Ama biz çok daha erken periyotta kanser hastalarına rastlıyoruz. Hasebiyle burada tahminen biz doktorların de kimi pratiklerini değiştirmesi gerekecek. Örneğin genç hastalarda da şikayetlerin altında kanser olabileceği ihtimalini aklımıza getirmemiz gerekiyor. Ona nazaran ileri tetkikleri de istiyor olmamız gerekiyor.
Bir de genç hasta kümesi, şikayetlerini çok önemsemiyor. Ya da biz tabipler de bu şikayetlerin altında her vakit olabilecek en berbat sonuçları düşünmüyoruz. Tüm bunlardan ötürü genç yaş kanser hadiselerini biraz geç periyotta tespit ediyoruz. Gençlerdeki kanserler maalesef biraz daha agresif seyrediyor karakteri itibarıyla”

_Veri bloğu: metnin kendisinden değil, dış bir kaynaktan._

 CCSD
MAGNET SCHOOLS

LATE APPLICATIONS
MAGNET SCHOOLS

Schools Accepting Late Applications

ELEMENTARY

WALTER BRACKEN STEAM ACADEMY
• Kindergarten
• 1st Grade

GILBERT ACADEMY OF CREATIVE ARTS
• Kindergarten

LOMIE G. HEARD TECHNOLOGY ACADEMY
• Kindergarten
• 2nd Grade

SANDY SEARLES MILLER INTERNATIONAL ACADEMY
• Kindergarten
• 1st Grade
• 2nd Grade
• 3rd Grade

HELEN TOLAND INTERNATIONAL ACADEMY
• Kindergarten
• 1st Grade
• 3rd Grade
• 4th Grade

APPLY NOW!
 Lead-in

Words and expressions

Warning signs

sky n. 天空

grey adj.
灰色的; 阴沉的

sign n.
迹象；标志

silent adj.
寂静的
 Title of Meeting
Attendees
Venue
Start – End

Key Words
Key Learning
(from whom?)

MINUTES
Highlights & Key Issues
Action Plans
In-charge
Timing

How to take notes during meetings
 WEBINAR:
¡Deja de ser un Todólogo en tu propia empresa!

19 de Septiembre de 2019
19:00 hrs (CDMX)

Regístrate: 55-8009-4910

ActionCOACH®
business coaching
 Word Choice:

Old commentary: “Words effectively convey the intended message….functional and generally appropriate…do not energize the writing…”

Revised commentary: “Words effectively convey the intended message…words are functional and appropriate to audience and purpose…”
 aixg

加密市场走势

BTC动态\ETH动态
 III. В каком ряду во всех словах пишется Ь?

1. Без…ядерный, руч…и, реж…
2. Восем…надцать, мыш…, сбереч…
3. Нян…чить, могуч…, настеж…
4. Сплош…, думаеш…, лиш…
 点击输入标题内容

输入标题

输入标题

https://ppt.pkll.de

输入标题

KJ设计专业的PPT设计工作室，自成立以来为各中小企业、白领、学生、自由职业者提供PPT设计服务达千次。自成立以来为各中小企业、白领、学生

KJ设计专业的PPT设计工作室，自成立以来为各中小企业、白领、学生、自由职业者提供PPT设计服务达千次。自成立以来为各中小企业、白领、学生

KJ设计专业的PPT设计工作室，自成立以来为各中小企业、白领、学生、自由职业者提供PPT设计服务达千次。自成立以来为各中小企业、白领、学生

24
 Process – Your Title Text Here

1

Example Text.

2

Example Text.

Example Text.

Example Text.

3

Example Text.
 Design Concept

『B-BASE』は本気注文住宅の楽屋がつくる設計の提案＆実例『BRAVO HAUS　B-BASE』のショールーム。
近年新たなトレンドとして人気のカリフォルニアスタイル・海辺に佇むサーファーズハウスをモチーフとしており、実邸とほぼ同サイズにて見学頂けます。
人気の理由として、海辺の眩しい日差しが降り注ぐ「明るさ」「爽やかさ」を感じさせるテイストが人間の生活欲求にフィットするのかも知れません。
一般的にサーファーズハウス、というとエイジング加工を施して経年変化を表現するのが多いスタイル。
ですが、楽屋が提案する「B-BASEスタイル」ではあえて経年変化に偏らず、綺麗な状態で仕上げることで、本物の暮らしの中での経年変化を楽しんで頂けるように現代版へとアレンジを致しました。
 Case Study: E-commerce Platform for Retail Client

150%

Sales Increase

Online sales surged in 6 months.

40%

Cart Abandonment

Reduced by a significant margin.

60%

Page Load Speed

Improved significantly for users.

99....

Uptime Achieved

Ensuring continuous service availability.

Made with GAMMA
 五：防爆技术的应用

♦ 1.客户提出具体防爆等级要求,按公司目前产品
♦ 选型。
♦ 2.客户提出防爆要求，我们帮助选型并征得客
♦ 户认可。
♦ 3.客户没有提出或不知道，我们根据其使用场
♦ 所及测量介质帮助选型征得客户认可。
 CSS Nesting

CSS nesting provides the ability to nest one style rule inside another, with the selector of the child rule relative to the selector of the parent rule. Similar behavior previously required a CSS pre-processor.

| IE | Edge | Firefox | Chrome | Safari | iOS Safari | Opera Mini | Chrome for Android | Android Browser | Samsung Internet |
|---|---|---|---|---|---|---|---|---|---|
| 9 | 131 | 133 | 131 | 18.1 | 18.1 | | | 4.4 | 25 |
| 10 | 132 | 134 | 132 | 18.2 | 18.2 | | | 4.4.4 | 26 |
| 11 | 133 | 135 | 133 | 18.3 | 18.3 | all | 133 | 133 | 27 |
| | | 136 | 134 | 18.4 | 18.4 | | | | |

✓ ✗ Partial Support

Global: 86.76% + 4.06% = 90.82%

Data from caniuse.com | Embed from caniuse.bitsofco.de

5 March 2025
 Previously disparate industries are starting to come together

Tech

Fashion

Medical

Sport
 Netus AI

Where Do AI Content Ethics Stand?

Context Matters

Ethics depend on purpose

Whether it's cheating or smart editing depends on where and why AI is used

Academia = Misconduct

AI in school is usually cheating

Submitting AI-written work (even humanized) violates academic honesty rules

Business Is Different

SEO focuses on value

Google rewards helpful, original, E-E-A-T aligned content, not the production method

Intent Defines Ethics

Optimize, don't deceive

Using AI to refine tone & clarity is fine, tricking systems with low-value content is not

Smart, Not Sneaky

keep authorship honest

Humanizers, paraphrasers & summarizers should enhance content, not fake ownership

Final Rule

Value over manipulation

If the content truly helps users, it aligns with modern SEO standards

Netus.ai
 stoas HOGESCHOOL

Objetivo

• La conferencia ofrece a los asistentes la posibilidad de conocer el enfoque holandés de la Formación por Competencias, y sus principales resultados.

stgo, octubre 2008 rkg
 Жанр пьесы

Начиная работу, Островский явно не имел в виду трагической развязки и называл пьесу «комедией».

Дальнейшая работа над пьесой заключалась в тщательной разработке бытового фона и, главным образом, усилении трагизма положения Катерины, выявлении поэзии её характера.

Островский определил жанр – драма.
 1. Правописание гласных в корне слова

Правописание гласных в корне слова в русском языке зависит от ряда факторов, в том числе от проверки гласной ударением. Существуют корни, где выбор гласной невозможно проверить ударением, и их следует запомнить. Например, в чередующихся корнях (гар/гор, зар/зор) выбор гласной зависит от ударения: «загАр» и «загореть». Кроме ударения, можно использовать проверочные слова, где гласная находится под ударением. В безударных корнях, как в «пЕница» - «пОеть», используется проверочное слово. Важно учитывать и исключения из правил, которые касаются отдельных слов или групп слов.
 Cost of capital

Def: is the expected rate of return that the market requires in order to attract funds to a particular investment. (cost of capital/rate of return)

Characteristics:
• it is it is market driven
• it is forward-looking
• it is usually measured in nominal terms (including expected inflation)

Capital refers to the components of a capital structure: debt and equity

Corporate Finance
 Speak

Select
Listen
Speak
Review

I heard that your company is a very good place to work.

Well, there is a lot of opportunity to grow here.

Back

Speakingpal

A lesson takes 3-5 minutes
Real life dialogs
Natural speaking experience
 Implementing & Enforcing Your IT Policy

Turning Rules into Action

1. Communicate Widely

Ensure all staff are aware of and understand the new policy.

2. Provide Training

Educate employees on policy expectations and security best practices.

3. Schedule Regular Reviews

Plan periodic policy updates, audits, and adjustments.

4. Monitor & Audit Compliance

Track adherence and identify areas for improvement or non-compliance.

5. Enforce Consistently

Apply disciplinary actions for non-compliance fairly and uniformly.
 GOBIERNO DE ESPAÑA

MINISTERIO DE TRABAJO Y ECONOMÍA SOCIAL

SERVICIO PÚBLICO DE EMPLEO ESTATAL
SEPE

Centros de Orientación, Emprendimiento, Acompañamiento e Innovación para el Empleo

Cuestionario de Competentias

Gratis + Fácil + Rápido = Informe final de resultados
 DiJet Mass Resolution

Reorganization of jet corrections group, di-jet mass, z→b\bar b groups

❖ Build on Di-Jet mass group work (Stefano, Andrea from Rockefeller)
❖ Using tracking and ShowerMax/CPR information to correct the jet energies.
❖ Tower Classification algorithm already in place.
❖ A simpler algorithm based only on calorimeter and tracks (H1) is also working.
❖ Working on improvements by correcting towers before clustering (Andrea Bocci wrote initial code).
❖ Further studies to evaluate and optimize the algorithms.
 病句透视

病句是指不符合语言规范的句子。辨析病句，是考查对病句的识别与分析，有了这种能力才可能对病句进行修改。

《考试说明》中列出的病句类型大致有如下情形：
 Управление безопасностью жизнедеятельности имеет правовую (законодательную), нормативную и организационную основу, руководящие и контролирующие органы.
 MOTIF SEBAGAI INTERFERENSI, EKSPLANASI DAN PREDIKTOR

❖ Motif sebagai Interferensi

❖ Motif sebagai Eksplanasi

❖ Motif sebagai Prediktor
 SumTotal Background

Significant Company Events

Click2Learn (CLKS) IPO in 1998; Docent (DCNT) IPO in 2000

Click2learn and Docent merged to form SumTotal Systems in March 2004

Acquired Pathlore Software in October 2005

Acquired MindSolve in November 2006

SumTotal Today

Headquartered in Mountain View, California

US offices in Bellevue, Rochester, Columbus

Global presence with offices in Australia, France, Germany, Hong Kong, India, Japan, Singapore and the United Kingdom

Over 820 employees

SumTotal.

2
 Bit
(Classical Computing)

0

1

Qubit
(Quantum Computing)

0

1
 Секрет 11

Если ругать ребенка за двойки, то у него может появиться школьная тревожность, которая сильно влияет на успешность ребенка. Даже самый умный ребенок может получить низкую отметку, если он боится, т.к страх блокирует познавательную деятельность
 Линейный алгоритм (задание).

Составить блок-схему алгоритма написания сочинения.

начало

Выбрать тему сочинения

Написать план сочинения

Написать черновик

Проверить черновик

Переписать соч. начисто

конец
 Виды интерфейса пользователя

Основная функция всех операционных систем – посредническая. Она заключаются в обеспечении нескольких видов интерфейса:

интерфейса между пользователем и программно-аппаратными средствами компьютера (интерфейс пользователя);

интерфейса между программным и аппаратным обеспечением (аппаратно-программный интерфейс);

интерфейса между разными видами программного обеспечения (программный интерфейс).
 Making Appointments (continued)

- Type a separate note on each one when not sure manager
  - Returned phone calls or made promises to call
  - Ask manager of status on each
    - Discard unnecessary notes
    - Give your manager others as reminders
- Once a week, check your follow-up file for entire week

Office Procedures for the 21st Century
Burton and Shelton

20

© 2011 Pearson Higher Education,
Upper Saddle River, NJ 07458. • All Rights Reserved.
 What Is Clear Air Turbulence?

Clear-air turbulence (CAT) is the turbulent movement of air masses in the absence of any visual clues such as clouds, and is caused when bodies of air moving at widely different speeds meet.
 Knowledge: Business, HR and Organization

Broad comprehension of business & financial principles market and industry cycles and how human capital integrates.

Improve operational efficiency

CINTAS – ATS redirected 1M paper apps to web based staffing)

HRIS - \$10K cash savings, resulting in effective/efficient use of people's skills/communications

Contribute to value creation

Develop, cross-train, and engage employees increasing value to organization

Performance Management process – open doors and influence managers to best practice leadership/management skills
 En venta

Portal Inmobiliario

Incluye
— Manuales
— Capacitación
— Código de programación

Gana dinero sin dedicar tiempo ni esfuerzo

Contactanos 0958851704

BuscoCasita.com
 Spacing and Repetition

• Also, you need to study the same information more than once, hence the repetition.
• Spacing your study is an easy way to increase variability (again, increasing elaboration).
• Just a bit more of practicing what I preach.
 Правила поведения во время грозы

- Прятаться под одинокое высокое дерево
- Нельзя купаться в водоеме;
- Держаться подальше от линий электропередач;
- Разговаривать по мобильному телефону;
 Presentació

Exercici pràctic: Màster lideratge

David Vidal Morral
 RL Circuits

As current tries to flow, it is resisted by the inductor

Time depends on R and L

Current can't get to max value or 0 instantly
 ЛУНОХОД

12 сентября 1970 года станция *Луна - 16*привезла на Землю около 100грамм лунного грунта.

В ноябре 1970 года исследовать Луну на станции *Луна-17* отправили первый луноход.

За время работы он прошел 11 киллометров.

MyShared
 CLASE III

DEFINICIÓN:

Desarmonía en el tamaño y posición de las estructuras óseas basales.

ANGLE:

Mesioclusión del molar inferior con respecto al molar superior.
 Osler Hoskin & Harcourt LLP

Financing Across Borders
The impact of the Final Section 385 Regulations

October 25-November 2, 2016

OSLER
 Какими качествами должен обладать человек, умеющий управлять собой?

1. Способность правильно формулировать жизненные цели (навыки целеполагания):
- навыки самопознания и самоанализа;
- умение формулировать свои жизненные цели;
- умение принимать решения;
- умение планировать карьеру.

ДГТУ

“ŞİKAYETLER ÖNEMSENMELİ, TEŞHİS KONANA KADAR ÜSTÜNE GİDİLMELİ”
Prof. Dr. Nadir Dulundu, hangi belirtilerin önemsenmesi gerektiği konusunda ise şu bilgileri vererek kelamlarını noktaladı:
“Kalın bağırsak kanseri özelinde bakacak olursak, kabızlık, kilo kaybı ya da kabızlık-ishal periyotlarının daima birbirini takip etmesi (dışkılama alışkanlıkların değişmesi), şişkinlik, hazımsızlık üzere sorunları biz genelde gençlerde, fast-food şekli beslenme alışkanlığı yahut gerilim faktörüne bağlayabiliyoruz.
İlk olarak aklımıza kolonoskopi gelmeyebiliyor. Ancak bu şikayetleri olan hastalarda tahminen de çok uzatmadan kolonoskopi üzere tetkiklerle yola devam etmek gerekebilir. Birinci basamak doktorda başlanan tedavilerin akabinde şikayetler son bulmuyorsa, tedaviden istenen cevap alınamıyorsa, kesinlikle daha ileri tetkiklerle yola devam etmek gerekiyor.
Özellikle aile hikayesi olan bireylerde, (ailesinde kalın bağırsak, pankreas, göğüs kanseri olan kişiler) şikayetlerini ihmal etmemesi ve sonuna kadar bu şikayetlerin sebebini net bir formda ortaya koyabilecek tetkikleri ve tabip denetimlerini yaptırması gerekiyor.”